Six Baltimore police officers have been charged with crimes including second-degree murder, manslaughter and assault in the death of Freddie Gray.
According to prosecutors, the officers bound Gray’s hands behind his back, tied his ankles together and left him face-down on his stomach, unrestrained and helpless, on the floor of the van while it careened through the streets of Baltimore. The fatal injuries that Gray sustained allegedly occurred as he slid and bounced off the walls of the van, at one point hitting his head on a protruding bolt. In short, prosecutors allege, his injuries were inflicted by police on purpose.
That is a very different story than the account leaked to the media this week by Baltimore police sources. In that version, a second prisoner riding in another section of the van had told police that Gray had been throwing himself against the walls of the van on purpose, intentionally trying to injure himself. (The second prisoner could hear but not see Gray.)
It would seem very difficult for a prisoner bound hand and foot, laying face down on the floor, to fling himself on purpose against the van walls. Furthermore, the second prisoner has now come forward to contradict that conveniently leaked police document. Donta Allen says that he did hear Gray bounce off the walls and scream for a few seconds, but he had never suggested that Gray was doing it intentionally.
Allen added that after the van reached police headquarters, officers were joking with each that "We gave (Gray) a run for his money." As the Baltimore Sun had previously reported, Baltimore police have a documented practice of using "rough rides" to inflict injuries on suspects.
It’s important to note that the officers are innocent until proved guilty and deserve the due process that Gray did not get. But there’s another central aspect to this case that cannot be overlooked.
In her statement this morning, Baltimore State’s Attorney Marilyn J. Mosby revealed that contrary to their claims, police had no probable cause to arrest Gray in the first place. The pocketknife that police cited as an illegal switchblade, and that supposedly constituted probable cause, was not a switchblade at all and in fact was just a pocketknife, perfectly legal under Maryland law.

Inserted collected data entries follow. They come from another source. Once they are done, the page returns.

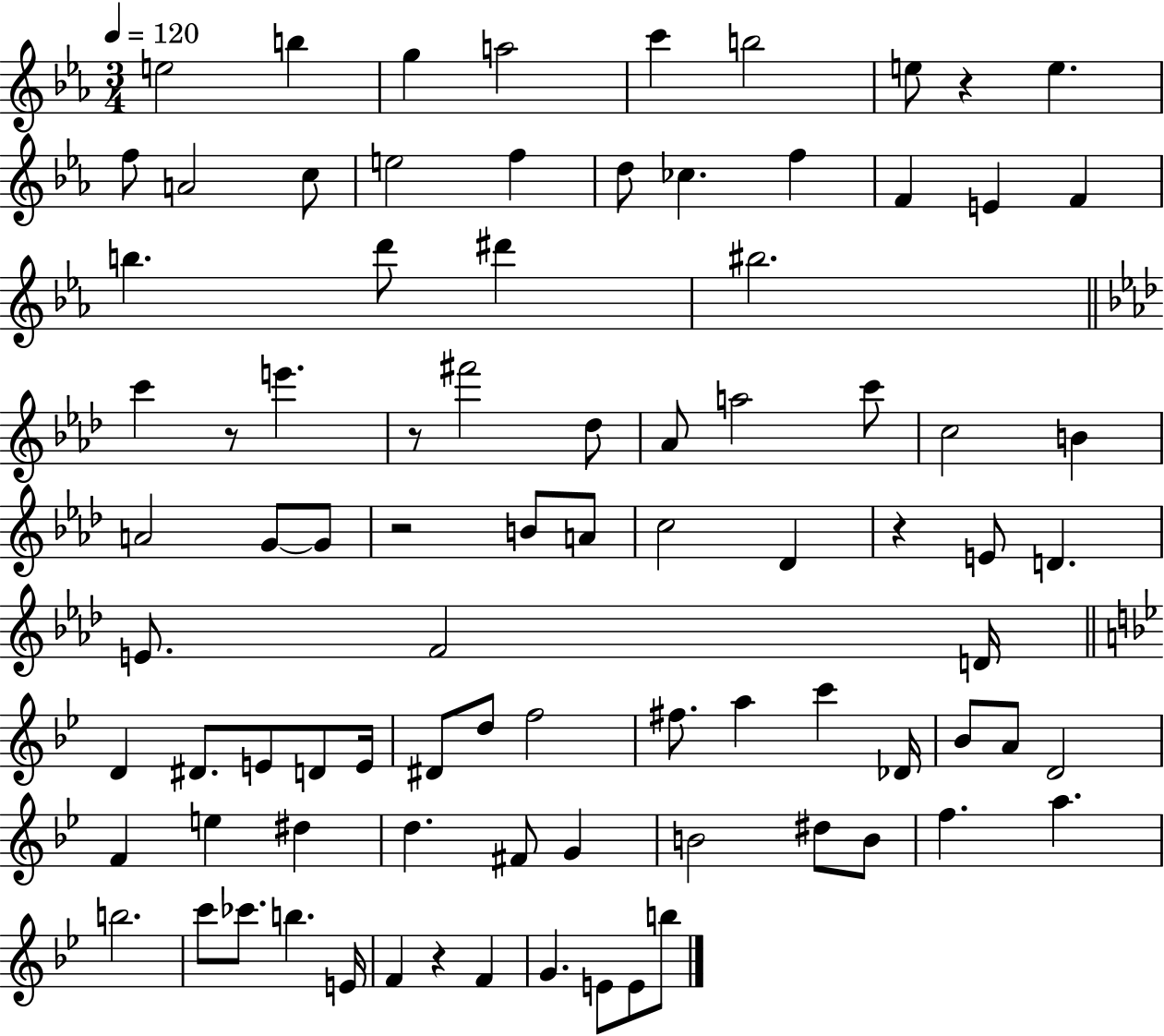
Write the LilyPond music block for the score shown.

{
  \clef treble
  \numericTimeSignature
  \time 3/4
  \key ees \major
  \tempo 4 = 120
  \repeat volta 2 { e''2 b''4 | g''4 a''2 | c'''4 b''2 | e''8 r4 e''4. | \break f''8 a'2 c''8 | e''2 f''4 | d''8 ces''4. f''4 | f'4 e'4 f'4 | \break b''4. d'''8 dis'''4 | bis''2. | \bar "||" \break \key aes \major c'''4 r8 e'''4. | r8 fis'''2 des''8 | aes'8 a''2 c'''8 | c''2 b'4 | \break a'2 g'8~~ g'8 | r2 b'8 a'8 | c''2 des'4 | r4 e'8 d'4. | \break e'8. f'2 d'16 | \bar "||" \break \key bes \major d'4 dis'8. e'8 d'8 e'16 | dis'8 d''8 f''2 | fis''8. a''4 c'''4 des'16 | bes'8 a'8 d'2 | \break f'4 e''4 dis''4 | d''4. fis'8 g'4 | b'2 dis''8 b'8 | f''4. a''4. | \break b''2. | c'''8 ces'''8. b''4. e'16 | f'4 r4 f'4 | g'4. e'8 e'8 b''8 | \break } \bar "|."
}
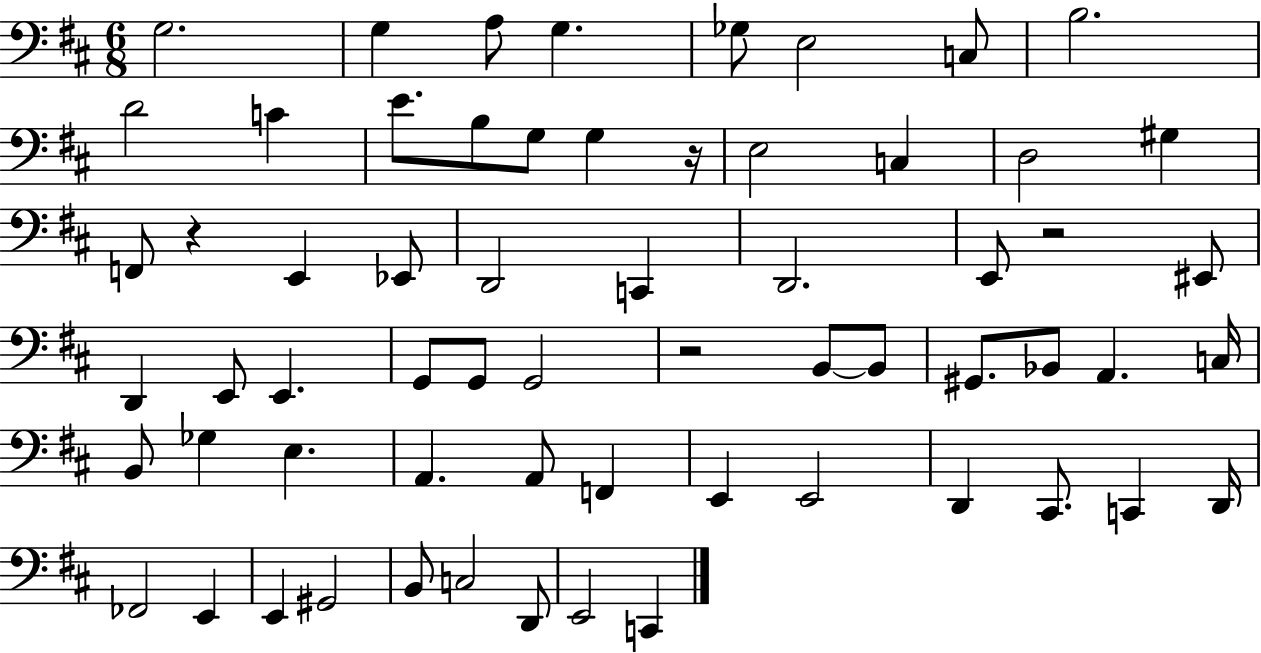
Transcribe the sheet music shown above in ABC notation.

X:1
T:Untitled
M:6/8
L:1/4
K:D
G,2 G, A,/2 G, _G,/2 E,2 C,/2 B,2 D2 C E/2 B,/2 G,/2 G, z/4 E,2 C, D,2 ^G, F,,/2 z E,, _E,,/2 D,,2 C,, D,,2 E,,/2 z2 ^E,,/2 D,, E,,/2 E,, G,,/2 G,,/2 G,,2 z2 B,,/2 B,,/2 ^G,,/2 _B,,/2 A,, C,/4 B,,/2 _G, E, A,, A,,/2 F,, E,, E,,2 D,, ^C,,/2 C,, D,,/4 _F,,2 E,, E,, ^G,,2 B,,/2 C,2 D,,/2 E,,2 C,,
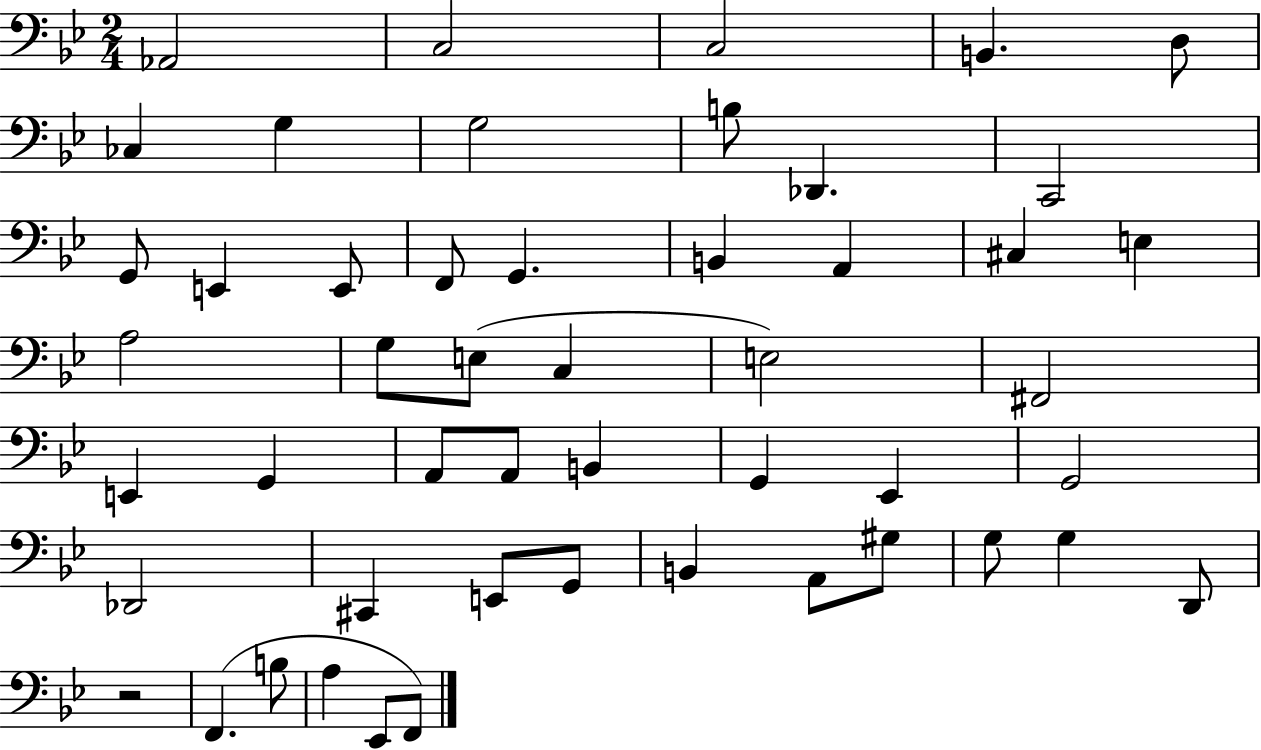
Ab2/h C3/h C3/h B2/q. D3/e CES3/q G3/q G3/h B3/e Db2/q. C2/h G2/e E2/q E2/e F2/e G2/q. B2/q A2/q C#3/q E3/q A3/h G3/e E3/e C3/q E3/h F#2/h E2/q G2/q A2/e A2/e B2/q G2/q Eb2/q G2/h Db2/h C#2/q E2/e G2/e B2/q A2/e G#3/e G3/e G3/q D2/e R/h F2/q. B3/e A3/q Eb2/e F2/e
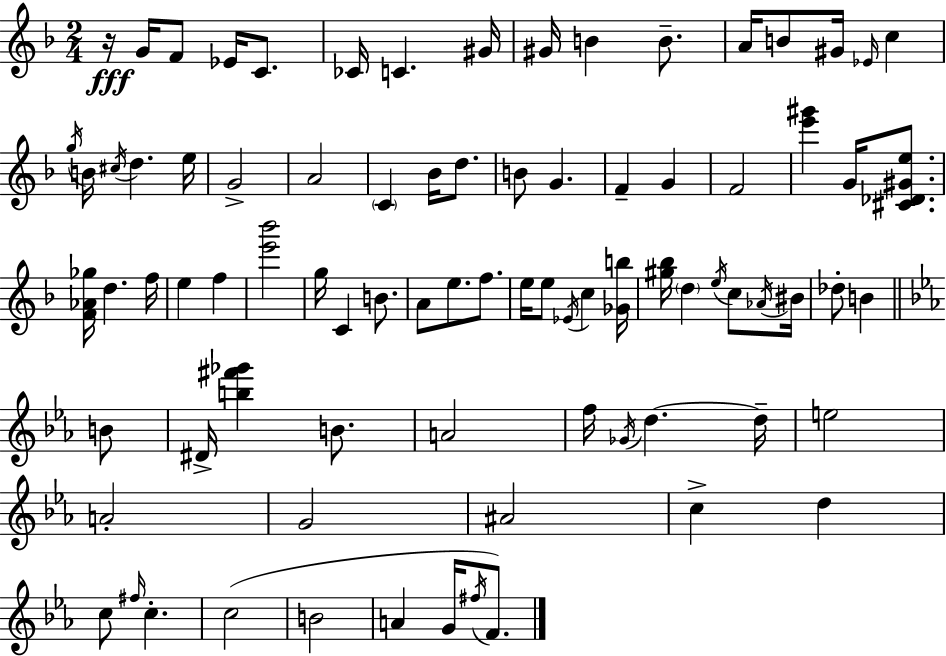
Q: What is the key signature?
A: F major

The false police report of a switchblade, and the leaking of an apparently false report about Gray trying to injure himself, suggest a much deeper problem, a cultural problem within the Baltimore police department. Yes, it’s a scandal when police officers kill and injure people outside the law, but that scandal is compounded when people — and police officers — believe that officers will not be held accountable, that they will be protected even if it means that evidence must be hidden or altered. When that happens, it’s no longer a case of an officer or two behaving badly. It’s a case of the entire department being corrupt.
In this case, without the marches and protests that have forced a much closer inspection of the evidence in Freddie Gray’s death, it is exceedingly unlikely that charges would have been filed and that justice would be done. If we do not address this second issue — if we do not create a system of credible, thorough, outside investigations of alleged law enforcement excesses not just in Baltimore but everywhere — then it will be much more difficult to address the first issue of police brutality. They are two sides to the same bloody coin.